With Comcast, I can stream This Is Us (favorite NBC show) on my iPad through the Comcast cable app using Comcast’s wifi and then call my best friend using my Comcast powered wireless phone to recap the episode and talk about how many times I cried.

Comcast really epitomizes both roles of media convergence – they have made media channels like television and telephone available on a singular platform like an iPad, and they participate in a cross platform business model by consolidating so many media holdings under one name.

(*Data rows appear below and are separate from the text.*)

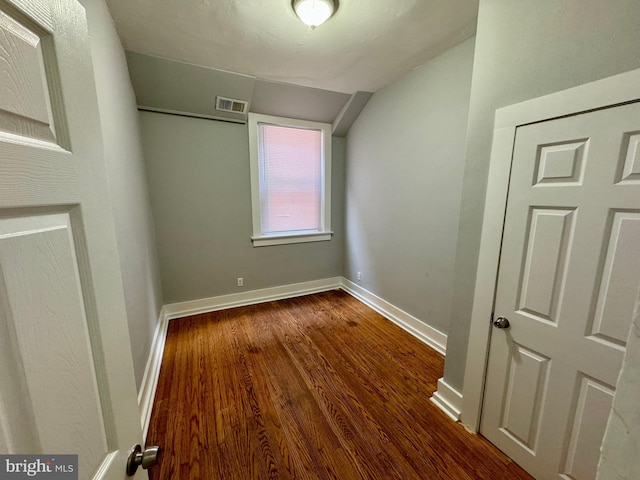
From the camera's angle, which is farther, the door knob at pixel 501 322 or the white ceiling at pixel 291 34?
the white ceiling at pixel 291 34

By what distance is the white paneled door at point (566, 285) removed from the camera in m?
0.93

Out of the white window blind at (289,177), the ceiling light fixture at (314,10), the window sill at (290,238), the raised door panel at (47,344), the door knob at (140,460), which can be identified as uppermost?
the ceiling light fixture at (314,10)

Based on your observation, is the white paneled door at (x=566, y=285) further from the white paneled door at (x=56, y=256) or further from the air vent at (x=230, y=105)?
the air vent at (x=230, y=105)

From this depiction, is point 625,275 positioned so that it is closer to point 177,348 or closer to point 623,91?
point 623,91

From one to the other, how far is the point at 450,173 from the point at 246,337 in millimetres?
2423

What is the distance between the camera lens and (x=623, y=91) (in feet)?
2.91

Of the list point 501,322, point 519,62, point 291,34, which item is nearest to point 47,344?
point 501,322

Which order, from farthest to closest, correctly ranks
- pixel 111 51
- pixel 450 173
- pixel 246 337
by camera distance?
pixel 246 337
pixel 450 173
pixel 111 51

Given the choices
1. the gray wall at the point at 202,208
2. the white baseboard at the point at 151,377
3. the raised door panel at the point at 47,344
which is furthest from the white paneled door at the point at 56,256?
the gray wall at the point at 202,208

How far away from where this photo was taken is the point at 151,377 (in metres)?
1.77

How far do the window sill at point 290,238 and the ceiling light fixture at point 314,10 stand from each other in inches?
87.1

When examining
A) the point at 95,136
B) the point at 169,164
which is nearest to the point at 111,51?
the point at 169,164

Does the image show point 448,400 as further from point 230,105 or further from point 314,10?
point 230,105

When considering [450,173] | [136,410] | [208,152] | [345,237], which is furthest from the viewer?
[345,237]
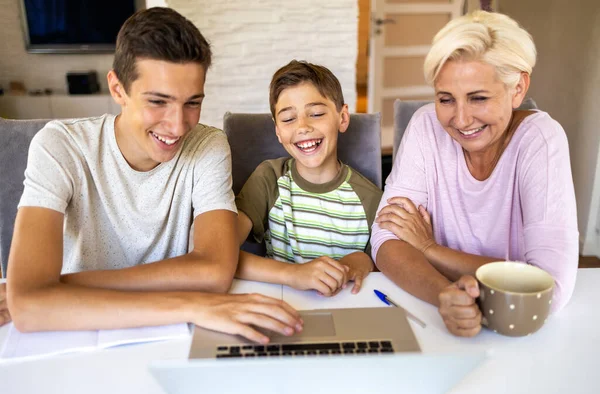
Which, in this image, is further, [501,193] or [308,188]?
[308,188]

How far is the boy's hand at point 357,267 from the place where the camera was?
1.06m

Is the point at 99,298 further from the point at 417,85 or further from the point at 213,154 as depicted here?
the point at 417,85

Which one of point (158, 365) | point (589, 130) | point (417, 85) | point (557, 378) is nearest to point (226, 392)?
point (158, 365)

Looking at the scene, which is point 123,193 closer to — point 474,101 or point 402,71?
point 474,101

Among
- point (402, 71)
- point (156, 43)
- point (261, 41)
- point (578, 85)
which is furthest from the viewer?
point (402, 71)

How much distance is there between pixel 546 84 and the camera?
3.38m

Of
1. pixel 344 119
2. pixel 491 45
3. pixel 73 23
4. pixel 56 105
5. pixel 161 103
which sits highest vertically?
pixel 73 23

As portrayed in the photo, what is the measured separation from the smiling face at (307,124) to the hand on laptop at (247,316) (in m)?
0.58

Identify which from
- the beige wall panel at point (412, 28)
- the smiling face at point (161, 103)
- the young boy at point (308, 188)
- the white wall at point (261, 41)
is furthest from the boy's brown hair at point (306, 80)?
the beige wall panel at point (412, 28)

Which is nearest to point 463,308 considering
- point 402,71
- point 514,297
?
point 514,297

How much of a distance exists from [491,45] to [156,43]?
0.70 meters

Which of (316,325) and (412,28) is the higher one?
(412,28)

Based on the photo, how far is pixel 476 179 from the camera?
124cm

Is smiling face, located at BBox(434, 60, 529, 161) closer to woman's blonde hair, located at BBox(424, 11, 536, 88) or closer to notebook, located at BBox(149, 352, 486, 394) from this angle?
woman's blonde hair, located at BBox(424, 11, 536, 88)
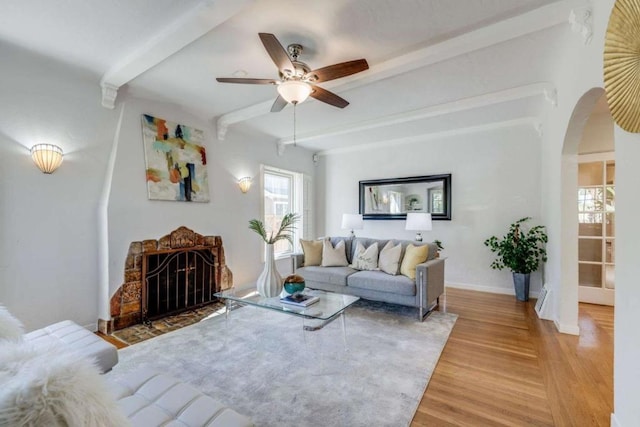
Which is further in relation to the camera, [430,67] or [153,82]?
[153,82]

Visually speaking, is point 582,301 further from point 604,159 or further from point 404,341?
point 404,341

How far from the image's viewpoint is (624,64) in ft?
4.54

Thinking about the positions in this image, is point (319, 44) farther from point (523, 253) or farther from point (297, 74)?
point (523, 253)

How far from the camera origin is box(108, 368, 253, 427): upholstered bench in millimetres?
1149

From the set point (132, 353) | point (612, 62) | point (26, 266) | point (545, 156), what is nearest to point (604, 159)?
point (545, 156)

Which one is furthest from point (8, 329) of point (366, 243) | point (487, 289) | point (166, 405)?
point (487, 289)

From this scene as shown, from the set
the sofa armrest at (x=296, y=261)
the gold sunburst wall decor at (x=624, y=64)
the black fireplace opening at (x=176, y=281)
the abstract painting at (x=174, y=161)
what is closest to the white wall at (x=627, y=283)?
the gold sunburst wall decor at (x=624, y=64)

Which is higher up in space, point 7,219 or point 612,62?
point 612,62

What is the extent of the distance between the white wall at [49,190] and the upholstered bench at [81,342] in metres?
1.06

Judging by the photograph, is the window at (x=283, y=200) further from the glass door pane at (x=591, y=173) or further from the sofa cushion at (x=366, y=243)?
the glass door pane at (x=591, y=173)

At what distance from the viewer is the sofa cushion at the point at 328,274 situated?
3.81 m

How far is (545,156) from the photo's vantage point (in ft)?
12.7

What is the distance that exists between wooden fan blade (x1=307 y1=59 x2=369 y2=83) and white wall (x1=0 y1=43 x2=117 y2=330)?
245 centimetres

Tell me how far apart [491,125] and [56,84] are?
18.5ft
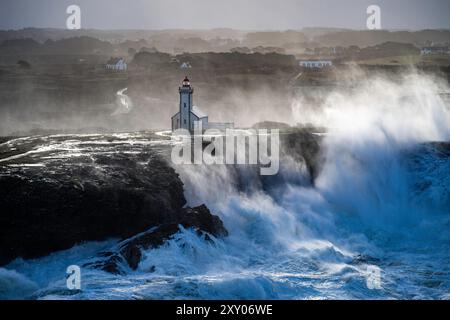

They Don’t Want You To Spot Fake News

When it came to finding a fake news source for this blog post, I had absolutely no problems because I already know the queen of fake news – a family member near and dear to my heart. I’ve tried, on multiple occasions, explaining to her that these Facebook “news sources” she gets her news from are not trustworthy. But, because her best friend also likes and shares these articles, she won’t hear me out. I’ve learned to pick and choose my battles.

As a Political Science major and PR pro, it hurts every time I  see the fake news headlines pop up as I scroll through Facebook: “Hillary Clinton Pays Liberals to Abort Every White, Male Baby Because She Hates America.”

Did I just make that headline up? Or was it really published? The fact you even have to assess whether this headline is real or fake shows there is a problem.

On a lighter (read: non-political) note, my sweet family member shared this gem of a post the other day:

Resort kill horse after Dj Khaled broke its back during video shoot [VIDEO]

She captioned it with “The poor animal didn’t deserve this.”

When I first read this headline, I actually considered whether it could be true. To be fair, I have zero background when it comes to the weight capacities of horses. It does have a clickbaity ring to it, but it also literally has [VIDEO] written in the headline, so does that mean there’s a video of DJ Khaled breaking a horse’s back?


Spoiler Alert: No, DJ Khaled not break any horse’s back. He did go horseback riding on his recent vacation to the Bahamas and shared a video montage of his horseback riding adventure, but that horse is alive and well.


Christina Turner and the horse DJ Khaled wrode standing next to an 18 July 2017 copy of the Nassau Guardian newspaper. (Courtesy of Christina Turner). Source:

Thank God for Snopes, am I right?

Even though fake news isn’t a new concept, the rise of social media is changing the way we digest our news, making it more difficult to discern which headlines are 100% truthful. There’s an unprecedented amount of media being thrown at us every single day, whether it’s through our Facebook and Twitter feeds or during our favorite radio show we listen to on our morning commute.

Fortunately, big internet companies like Facebook are taking action by banning and filtering fake news, but fake headlines will still fall through the cracks – this is why being media literate is so important. We, as daily consumers of media, can slow the momentum of fake news by (a) thinking critically about what messages are true and (b) not sharing said messages and flagging them as fake news.

How can you practice media literacy? Be skeptical and consider your sources. If a headline sounds like breaking news that is too good (or bad) to be true, then it probably is. If you’re still really unsure if it’s fake news, resist the urge to click through and google it on your own.

In order to develop an informed understanding of the media messages we encounter, we have to be critical of their motives. Although the Shakeweight infomercial tells me I won’t be able to live without it, I can critically assess that’s not true and they probably just want my money. By practicing media literacy, we’re not only combatting the spread of fake news, but also challenging the the way media impacts our thoughts and decisions. In the end, we’re left with less manipulation and better perspective on the things surrounding us in our day-to-day lives.